Un dimanche à Forest

Huit heures du matin, heure de la côte est, Dallas, Texas. 2006

 

Le temps ne passe pas, les événements sont identiques, pour la troisième fois la scène se rejoue, comme si elle avait été écrite à l’avance et que les acteurs ne sachent plus très bien à quel moment il fallait intervenir.

 

Quand le professeur Girasole termina son exposé sur les mémoires, je me suis demandé ce qui me poussait à m’intéresser plus encore à ces choses-là que je sentais bien attachées à ma démarche scientifique de démontrer que la consignation des informations telle que nous savons son fonctionnement actuel en biologie (adn etc...) existaient ailleurs, sur des supports moins fragiles que le corps humain. Peut-être était-ce parce qu’au salon TPC où je venais prendre le café du matin, je rencontrais des gens qui avaient comme dit « fait l’Afrique » et que petit à petit je m’intéressais à leurs récits, apprenant mille et une choses qui me semblaient impossibles ou inexistantes ou improbables, ces gens semblaient avoir vécu d’autres vies, dans d’autres mondes, il y avait donc d’autres mondes ?

 

Sans doute, sans doute car comment supposer que puissent revenir tant de fois les même choses, à Forest, banlieue bruxelloise célèbre pour sa fameuse brasserie Wielemans, l’usine Citroën où les fabriquait des deuches ferma ses portes et désertifia le quartier. On supposa que l’on allait avoir droit à une reconversion duranesque avec espaces verts et commerce équitable, il n’en fut rien, on fit venir des Allemands, qui étaient déjà des habitués, et qui affirmèrent haut et fort qu’ils avaient la voiture du peuple, évidemment, il fallait la construire soi-même, tout à coup, le jeu recommence, l’usine ferme ses portes, toute personne un peu instruite connaît bien l’histoire des produits commerçables, l’école est obligatoire jusqu’à dix-huit ans maintenant.

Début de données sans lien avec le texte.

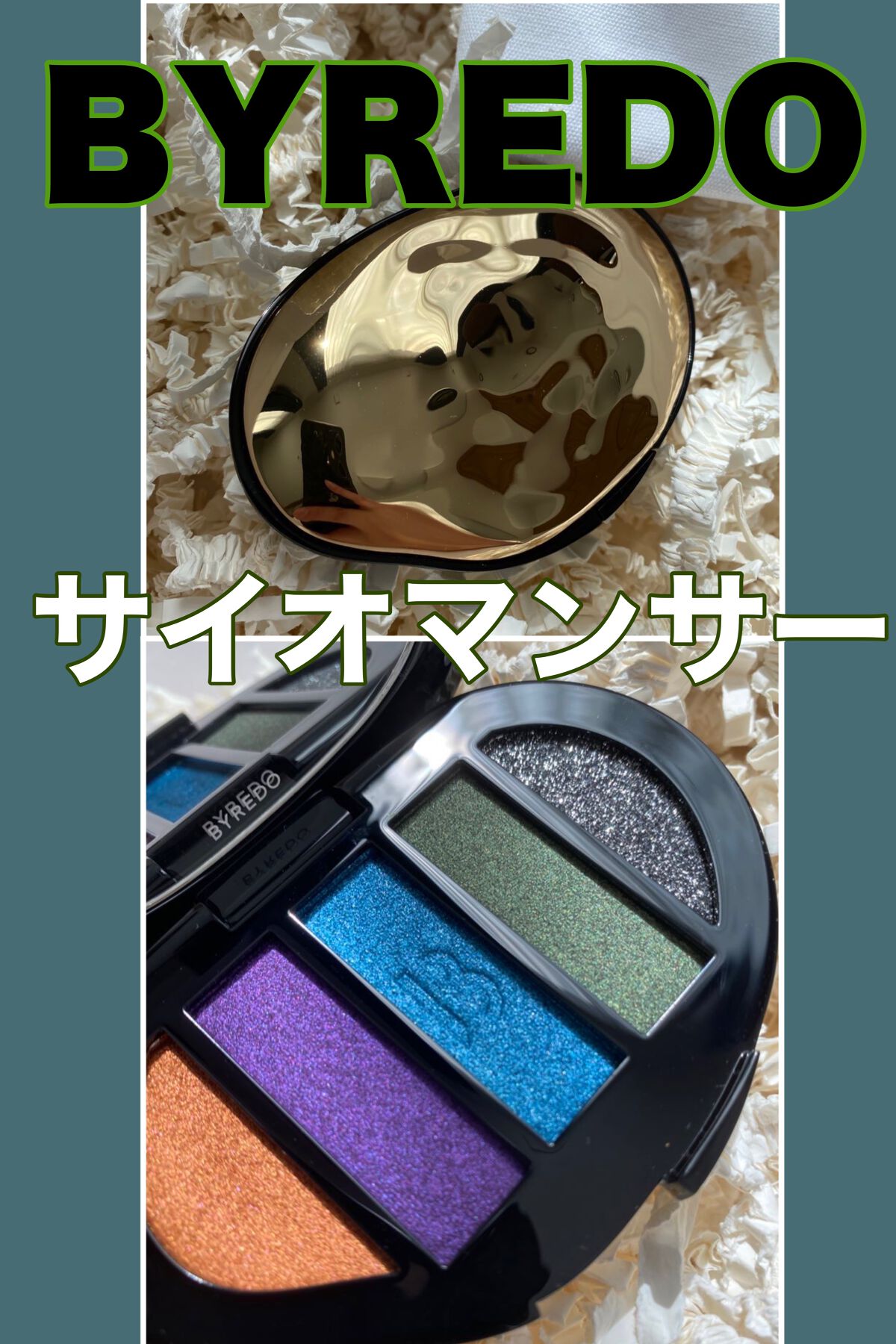 Eyeshadow 5 Colour Compacts/BYREDO/アイシャドウパレットを使ったクチコミ（1枚目）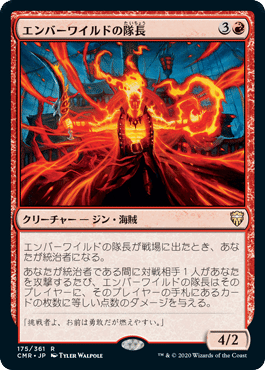 赤単プリズン個人メモ 注目カード編 Orz Noya Note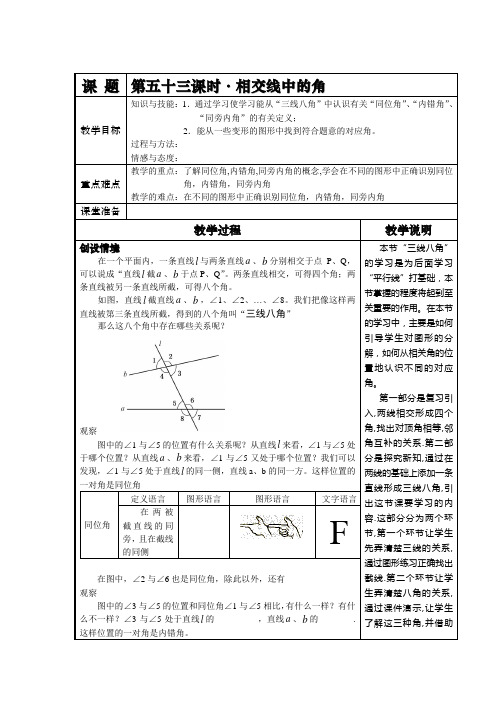 三线八角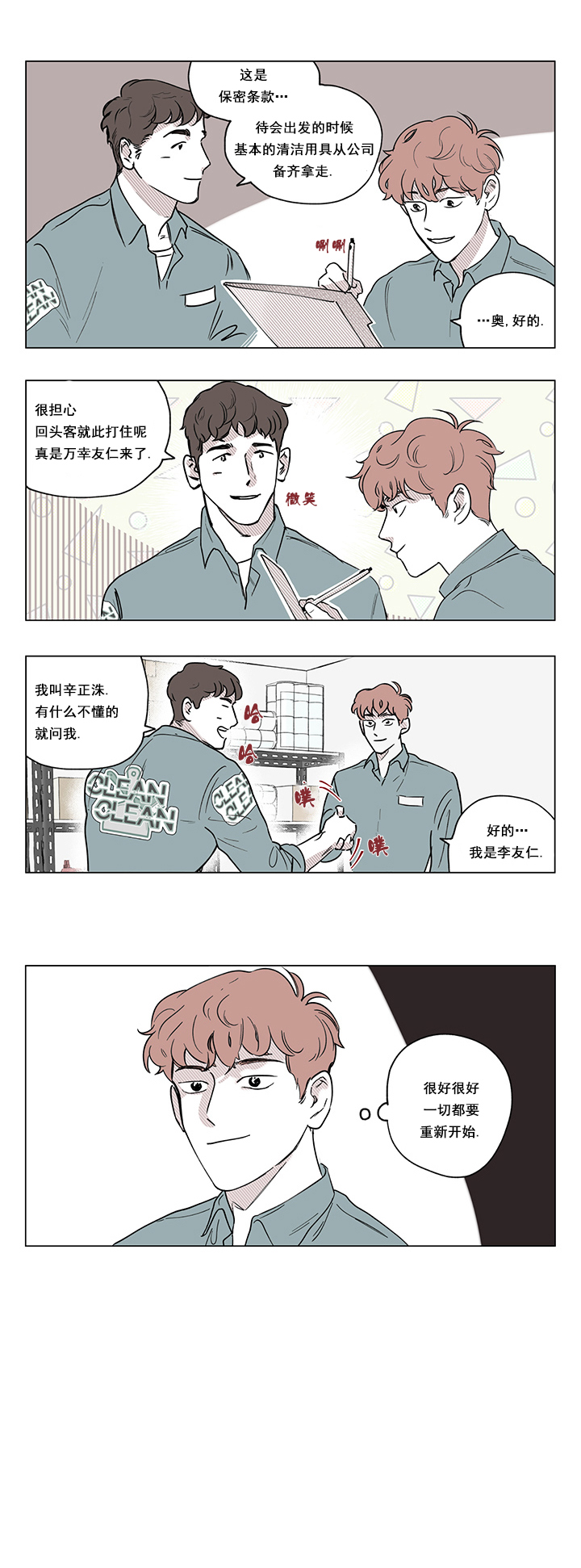 百分百的含义是什么漫画,第2话2图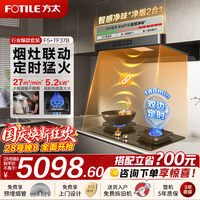 方太 油烟机燃气灶套装F5烟灶具套装欧式顶吸环隐速吸抽油烟机家用大吸力挥手智控变频智感净味好清洁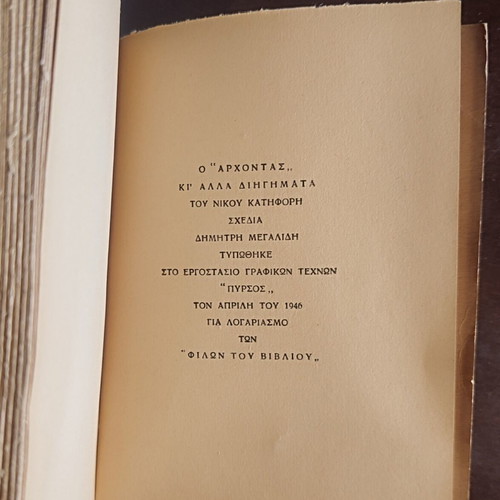 O Archontas book used, Greek literature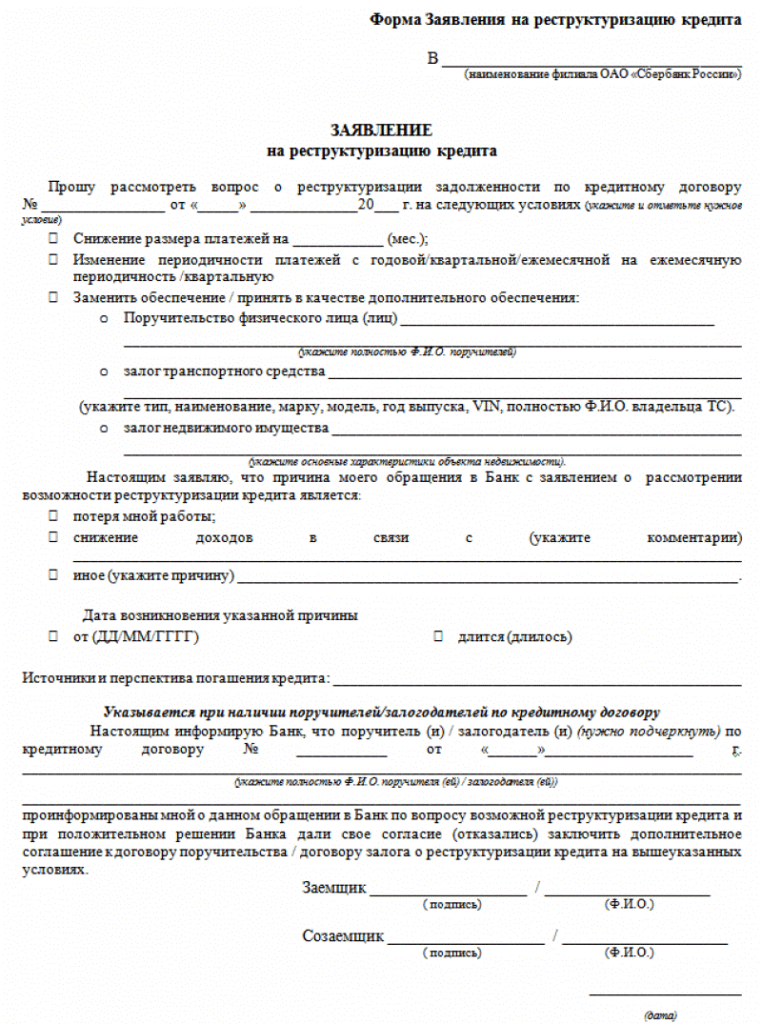 Заявление на реструктуризацию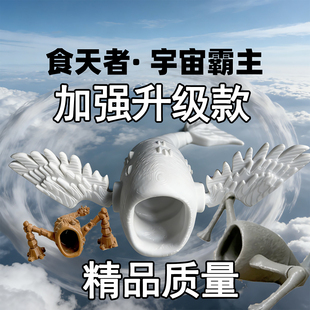 新款3d打印玩具深海巨兽玛雅海怪儿童玩具海洋霸主模型新年礼物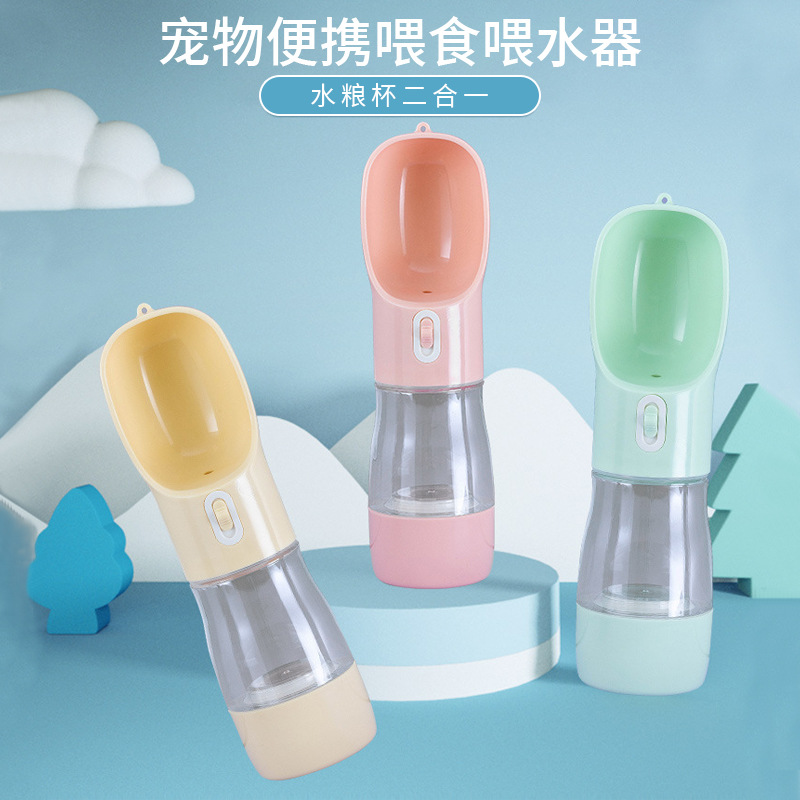 Suministros para mascotas transfronterizos perro taza de agua al aire libre Dispositivo de consumo de agua gato portátil taza de comida para caminar perro taza portátil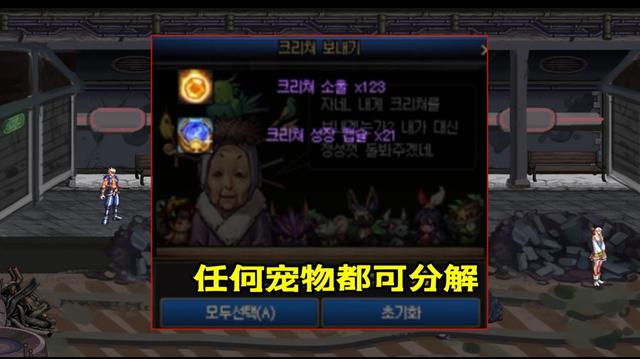 DNF发布网100级下载 DNF发布网100级下载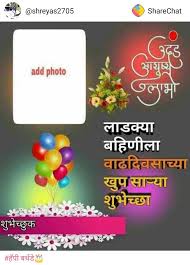 Birthday Message For Sister In Law In Marathi Pin By A On Birthday Banner Happy Birthday Wishes Images Happy Birthday Photos Happy Birthday Posters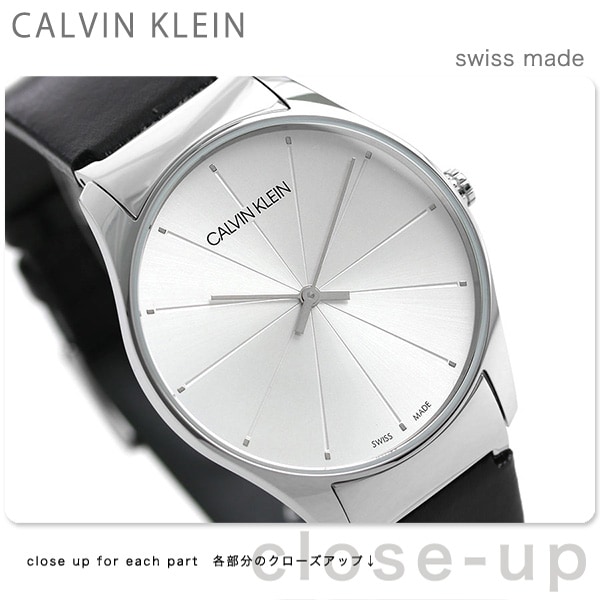 dショッピング |カルバンクライン 時計 メンズ 腕時計 38mm シルバー
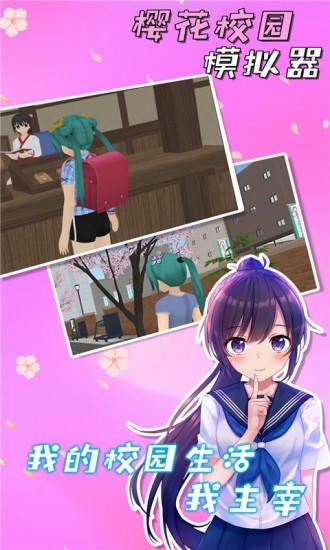 樱花校园模拟器破解版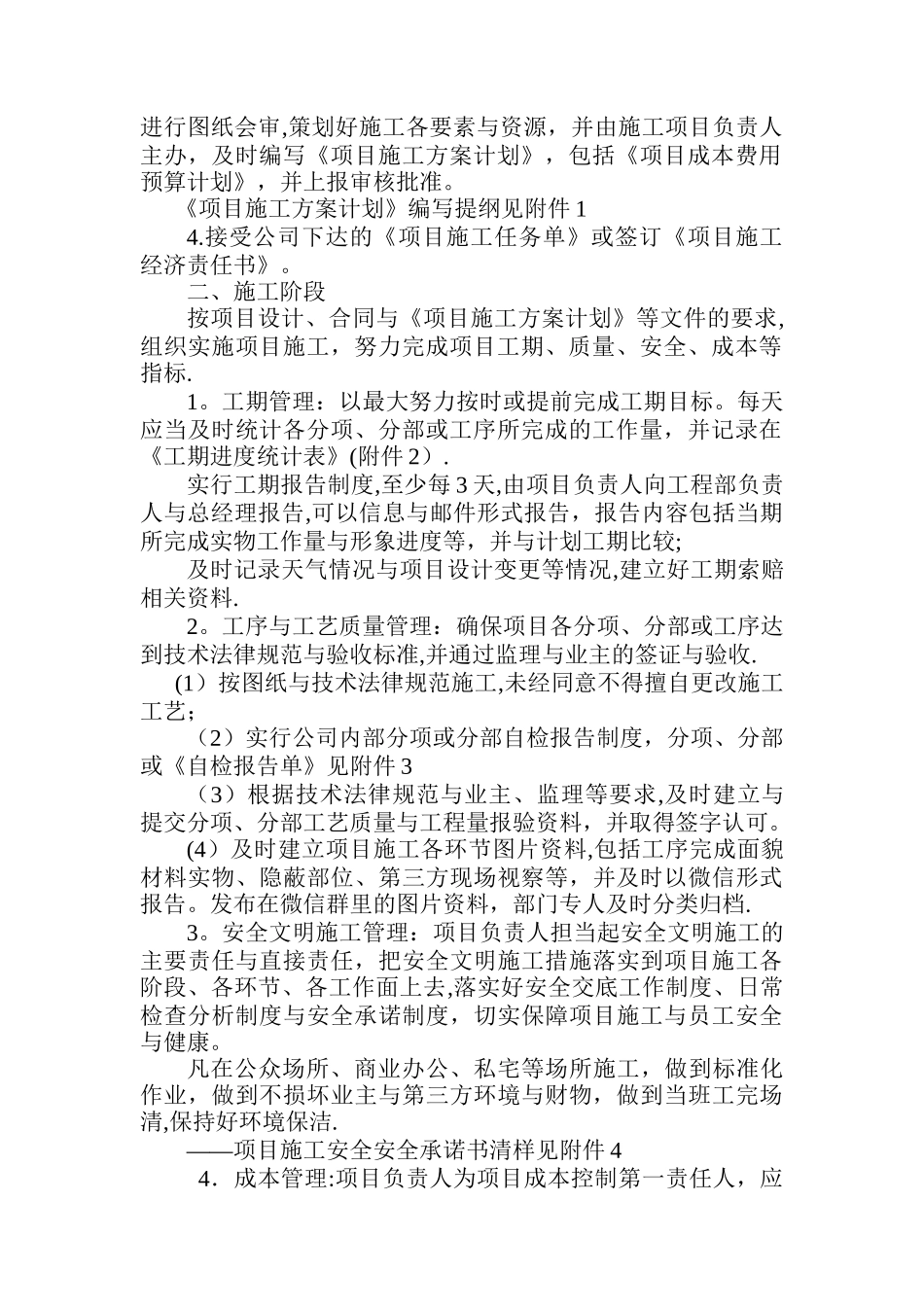 工程项目成本预算办法_第2页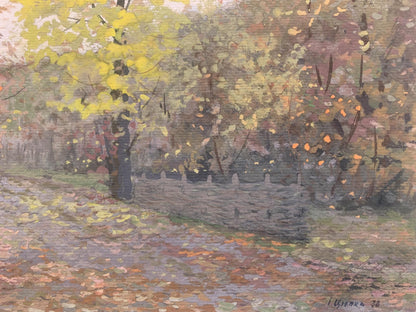 Tsyupka's "First Rays" oil painting, illustrating the start of day.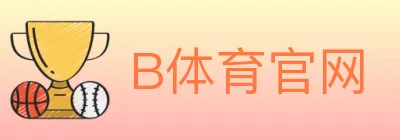 B体育官网 Logo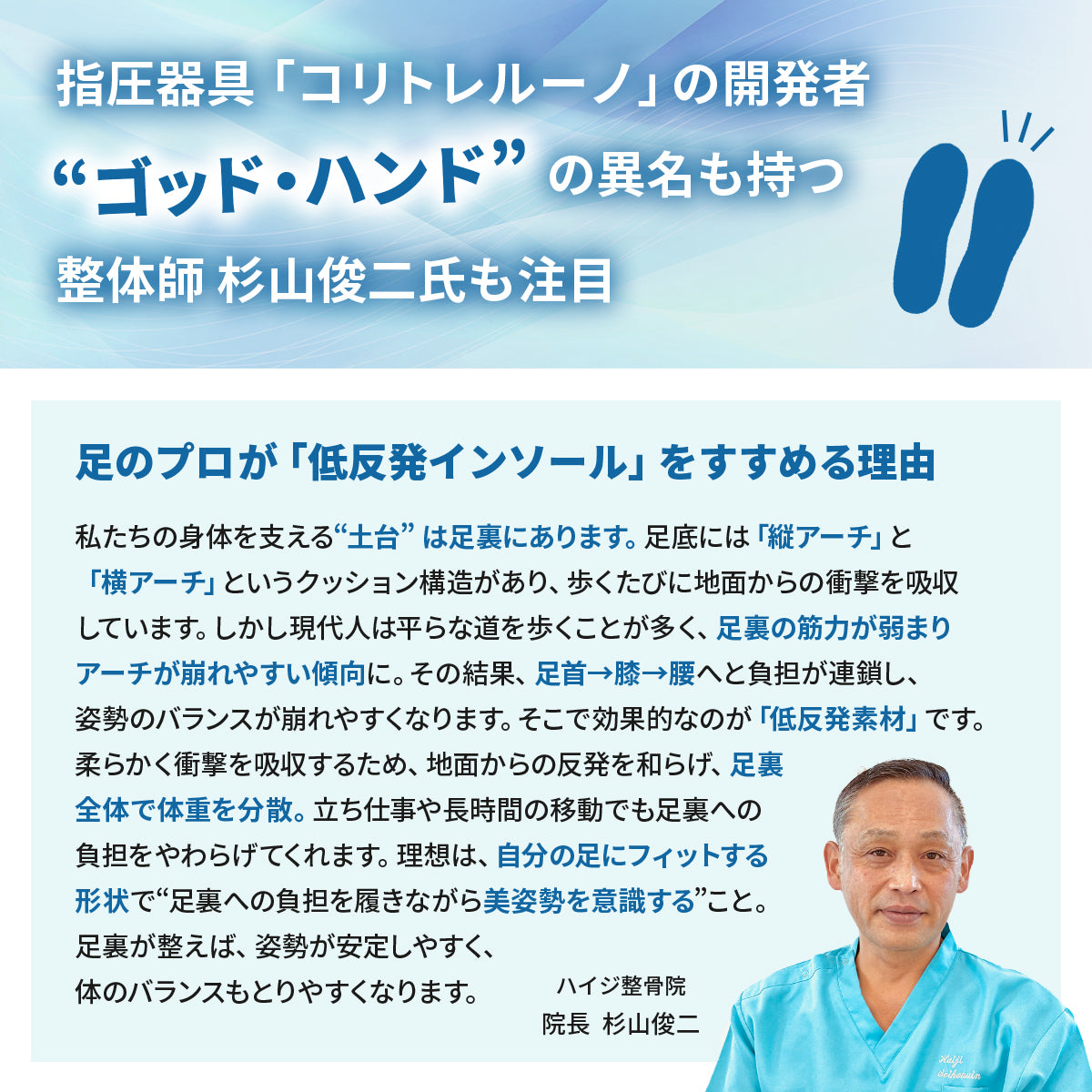 超低反発インソール Nu:ma│足裏が沼る、衝撃吸収の進化系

Et à propos de commerce équitable, voilà qu’une fois de plus les apprentis sorciers s’emmêlent les pinceaux, il paraît que l’on consomme trop d’héroïne et autres chanvres produits par les malheureux agriculteurs d’Afghanistan ou de Colombie. Faut savoir ce qu’on veut ! D’abord on les finule, on les protège comme s’ils étaient la dernière ressource de l’humanité, ensuite on les empêche d’agriculter efficacement. C’est quoi ce jeu ? Et si on n’en veut plus, simplos de demander à Georges quelques défoliants de Monsanto qu’on n’a pas utilisés chez le Viets, non ?

 

On ne sait pas ce qu’on veut, moi, je veux Andromède, nous allons passer un bon dimanche.